Key: N, total observations; Mean, average of within-subjects means; SE, average of within-subjects standard errors; n, number of subjects

First analysis—comparing normalized mean and CV of summed labor, consumption, and income variables

We compared the changes in within-subjects (i.e., along time) mean and coefficient of variation (CV) for all recall tasks involving counting or summing, across different recall periods of week, month, and season. In the case of the within-subjects mean, a negative relationship with recall length suggests a potential loss of information, perhaps due to salience. For within-subjects CVs, a negative relationship with recall length suggests missing intra-period variation (in other words, respondents tend to cognitively smooth out remembered experiences over longer periods of time). For most tasks that estimate spending, illness, or school absences, we observe significant decline in within-subjects mean as the recall period increases from week to month and to season (Fig. 5).We also observe significant declines in the within-subjects mean as the recall period increases from month to season for most labor estimations, though there are few differences as the recall period increases from week to month. We observe significant declines in within-subjects CVs for most labor tasks, as well as illnesses and school absences as the recall period increases from week to month to season, while observing a declining within-subjects CV for expenditures only as the recall period increases from month to season.

Fig. 5.

Fig. 5

Normalized group-level averages of within-subjects average and coefficient of variation, across tasks asked weekly, monthly, and seasonally, with recall period == frequency (i.e., asked once a month to recall over past month). Additional labor variables included as Supplementary Material. Significant differences linked with solid lines, and non-differences linked with dashed lines; linkage from week to season shown in gray for clarity.

Taken together, these findings suggest that while there may be week-to-week variation in labor use, it is generally well recalled over the preceding month. In contrast, while spending may be similar from week to week, it is much more difficult to recall spending over the last month. To add even further contrast, illnesses, and school absences may vary from week to week and also be difficult to recall over a month recall period.

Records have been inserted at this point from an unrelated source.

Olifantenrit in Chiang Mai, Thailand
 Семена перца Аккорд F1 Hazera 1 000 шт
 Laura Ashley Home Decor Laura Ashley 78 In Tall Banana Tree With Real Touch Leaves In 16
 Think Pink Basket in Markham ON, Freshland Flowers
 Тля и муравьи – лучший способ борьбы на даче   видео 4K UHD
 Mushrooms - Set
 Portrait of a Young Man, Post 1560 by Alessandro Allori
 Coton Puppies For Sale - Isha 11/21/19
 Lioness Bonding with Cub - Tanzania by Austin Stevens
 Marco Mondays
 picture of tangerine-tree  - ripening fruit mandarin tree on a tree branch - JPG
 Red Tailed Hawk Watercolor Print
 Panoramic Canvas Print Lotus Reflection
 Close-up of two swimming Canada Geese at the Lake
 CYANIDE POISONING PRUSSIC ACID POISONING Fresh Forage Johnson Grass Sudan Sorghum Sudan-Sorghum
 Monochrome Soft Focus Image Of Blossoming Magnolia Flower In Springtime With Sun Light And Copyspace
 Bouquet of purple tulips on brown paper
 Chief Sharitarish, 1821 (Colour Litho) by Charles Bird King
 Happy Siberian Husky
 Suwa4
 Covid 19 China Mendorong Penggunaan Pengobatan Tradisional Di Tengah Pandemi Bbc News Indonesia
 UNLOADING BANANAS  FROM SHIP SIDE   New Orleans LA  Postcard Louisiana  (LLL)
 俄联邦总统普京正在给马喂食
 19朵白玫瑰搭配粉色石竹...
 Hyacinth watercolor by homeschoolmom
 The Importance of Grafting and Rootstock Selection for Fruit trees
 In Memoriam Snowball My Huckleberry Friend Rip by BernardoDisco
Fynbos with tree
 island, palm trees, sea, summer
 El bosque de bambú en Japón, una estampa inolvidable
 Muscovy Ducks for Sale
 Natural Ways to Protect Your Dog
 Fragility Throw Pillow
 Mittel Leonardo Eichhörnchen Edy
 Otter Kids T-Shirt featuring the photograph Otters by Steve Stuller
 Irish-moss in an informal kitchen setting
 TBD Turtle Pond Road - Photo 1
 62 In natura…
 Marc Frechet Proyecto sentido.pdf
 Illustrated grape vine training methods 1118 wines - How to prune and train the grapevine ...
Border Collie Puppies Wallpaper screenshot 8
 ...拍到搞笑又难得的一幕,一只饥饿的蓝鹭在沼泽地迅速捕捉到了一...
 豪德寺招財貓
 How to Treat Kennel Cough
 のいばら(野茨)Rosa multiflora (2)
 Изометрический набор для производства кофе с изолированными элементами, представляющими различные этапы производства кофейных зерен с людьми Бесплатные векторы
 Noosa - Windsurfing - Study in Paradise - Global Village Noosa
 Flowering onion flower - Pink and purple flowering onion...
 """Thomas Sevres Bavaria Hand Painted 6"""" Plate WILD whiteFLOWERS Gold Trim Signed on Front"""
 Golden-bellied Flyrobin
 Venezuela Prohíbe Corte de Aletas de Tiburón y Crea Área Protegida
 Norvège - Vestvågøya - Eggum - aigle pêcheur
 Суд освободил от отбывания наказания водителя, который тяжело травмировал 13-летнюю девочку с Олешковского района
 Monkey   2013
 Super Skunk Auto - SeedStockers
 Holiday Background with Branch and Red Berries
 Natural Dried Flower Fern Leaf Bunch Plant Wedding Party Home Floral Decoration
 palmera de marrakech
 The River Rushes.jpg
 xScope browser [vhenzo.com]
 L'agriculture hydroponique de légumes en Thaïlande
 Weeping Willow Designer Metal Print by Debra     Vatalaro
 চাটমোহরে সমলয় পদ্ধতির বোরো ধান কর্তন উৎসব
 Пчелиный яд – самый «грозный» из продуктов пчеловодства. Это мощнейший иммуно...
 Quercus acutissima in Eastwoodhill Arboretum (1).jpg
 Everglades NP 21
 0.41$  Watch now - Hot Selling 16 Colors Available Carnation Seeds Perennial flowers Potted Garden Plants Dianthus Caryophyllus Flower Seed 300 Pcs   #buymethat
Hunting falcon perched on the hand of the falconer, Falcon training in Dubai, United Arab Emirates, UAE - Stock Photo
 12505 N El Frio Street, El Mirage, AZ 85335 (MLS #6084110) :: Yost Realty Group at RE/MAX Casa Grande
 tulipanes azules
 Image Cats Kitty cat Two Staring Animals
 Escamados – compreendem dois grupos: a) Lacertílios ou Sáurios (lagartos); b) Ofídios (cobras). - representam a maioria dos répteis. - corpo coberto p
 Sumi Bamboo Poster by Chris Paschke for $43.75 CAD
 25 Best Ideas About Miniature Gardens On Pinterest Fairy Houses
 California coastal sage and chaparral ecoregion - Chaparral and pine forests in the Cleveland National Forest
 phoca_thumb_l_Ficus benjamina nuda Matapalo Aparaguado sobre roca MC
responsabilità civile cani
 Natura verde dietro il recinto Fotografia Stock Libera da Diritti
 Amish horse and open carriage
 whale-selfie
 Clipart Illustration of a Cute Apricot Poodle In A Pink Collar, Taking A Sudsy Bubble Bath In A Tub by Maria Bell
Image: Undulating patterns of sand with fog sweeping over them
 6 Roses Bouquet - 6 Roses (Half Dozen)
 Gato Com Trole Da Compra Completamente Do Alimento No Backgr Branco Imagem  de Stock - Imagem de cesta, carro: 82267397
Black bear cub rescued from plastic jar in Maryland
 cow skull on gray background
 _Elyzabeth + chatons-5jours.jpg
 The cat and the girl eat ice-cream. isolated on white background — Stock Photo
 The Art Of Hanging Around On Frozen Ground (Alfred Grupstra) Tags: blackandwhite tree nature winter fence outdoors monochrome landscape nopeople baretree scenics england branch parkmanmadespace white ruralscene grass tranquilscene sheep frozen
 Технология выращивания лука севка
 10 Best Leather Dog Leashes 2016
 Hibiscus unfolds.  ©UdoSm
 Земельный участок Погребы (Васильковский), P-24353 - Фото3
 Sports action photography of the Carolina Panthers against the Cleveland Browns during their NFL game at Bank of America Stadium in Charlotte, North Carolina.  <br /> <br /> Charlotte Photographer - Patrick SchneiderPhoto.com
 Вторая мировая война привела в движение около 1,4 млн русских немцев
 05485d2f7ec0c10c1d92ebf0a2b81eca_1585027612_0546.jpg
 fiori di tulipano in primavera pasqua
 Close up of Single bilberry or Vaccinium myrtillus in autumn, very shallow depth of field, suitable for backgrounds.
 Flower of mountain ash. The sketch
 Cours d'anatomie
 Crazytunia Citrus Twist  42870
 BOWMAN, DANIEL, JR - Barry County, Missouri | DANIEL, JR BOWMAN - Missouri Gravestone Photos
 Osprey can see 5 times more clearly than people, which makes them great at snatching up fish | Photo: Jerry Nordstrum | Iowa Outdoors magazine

Second analysis—comparing normalized mean and CV of summed food consumption variables

Our pilot also included a food consumption diary, but in this case, the recall period was set to the preceding 1-day (24 h) period irrespective of the frequency with which this task was administered. The rationale behind this decision was that food consumption would be difficult to recall with any real degree of precision over a period longer than one week. In this case we would not necessarily expect significant differences in within-subjects mean across sampling frequency. In general, we do not observe any differences in the within-subjects means over response frequency, with two exceptions. Specifically, we find differences in the within-subjects means on consumption of both cereals and vegetables as the response frequency decreased from once per month to once per season (Fig. 6). It might be tempting to ascribe this as simply a weak signal of missed intra-period variation manifesting as a change in mean, but that would be better captured by the within-subjects CV, rather than the within-subjects mean. When we consider the CV, we do in fact observe a number of significant declines in CV in the food consumption diary with less frequent responses, with declining within-subjects CV as the response frequency drops from weekly to monthly for pulses, oils, vegetables and greens, fruits, meat and eggs, and small fish. We also observe declining within-subjects CVs for consumption of cereals, vegetables, meat and eggs, and big fish as the response frequency declines from monthly to seasonal. Thus, for many food consumption items, it seems apparent that less frequent data collection misses a great deal of variation that occurs in the intervening period, despite the fact that food consumption over the past day may not look that different on average, regardless of when a respondent is asked.

Fig. 6.

Fig. 6

Normalized group-level averages of within-subjects average and coefficient of variation, across tasks asked weekly, monthly, and seasonally, with recall period == 1 day for all tasks (i.e., asked once a month to recall over past day only). Significant differences linked with solid lines, and non-differences linked with dashed lines; linkage from week to season shown in gray for clarity

Discussion and conclusions

Our design in this study—randomizing the frequency with which a respondent was given a particular task—was meant to inform the important question of whether there is value to asking certain questions more often, and if so, to identify which questions should be asked with a higher frequency. Our focus was primarily on quantitative data, which are arguably more prone to recall biases given the presumption of their specificity and objectivity, as well as humans’ difficulty in remembering such specific details with precision. Across our set of tasks, survey items requiring quantity responses fell into a relatively small number of categories, namely on-farm labor, employment and income, household experiences (such as illnesses and school absences), and consumption (food and non-food expenditures). Consequently, our analysis focused on identifying differences in either mean or relative variation in responses among participants depending upon the length of time over which they were asked to recall, or, in the case of food consumption, the frequency with which they were asked to provide 1-week recall of household food consumption. Our sample was purposively constructed to capture likely early adopters of smartphone technologies in this part of rural northern Bangladesh and skewed toward younger, more educated, and more male participants than a representative sample. Arthi et al. (2018) recently found recall bias to be lower among the more educated in a high-frequency telephone survey experiment in Tanzania. To the extent that such results are generalizable to rural contexts like our Rangpur sample, this suggests that differences in recall identified in our study might be even further pronounced (and the method of smartphone-based data collection even more worthwhile to develop) for the broader population.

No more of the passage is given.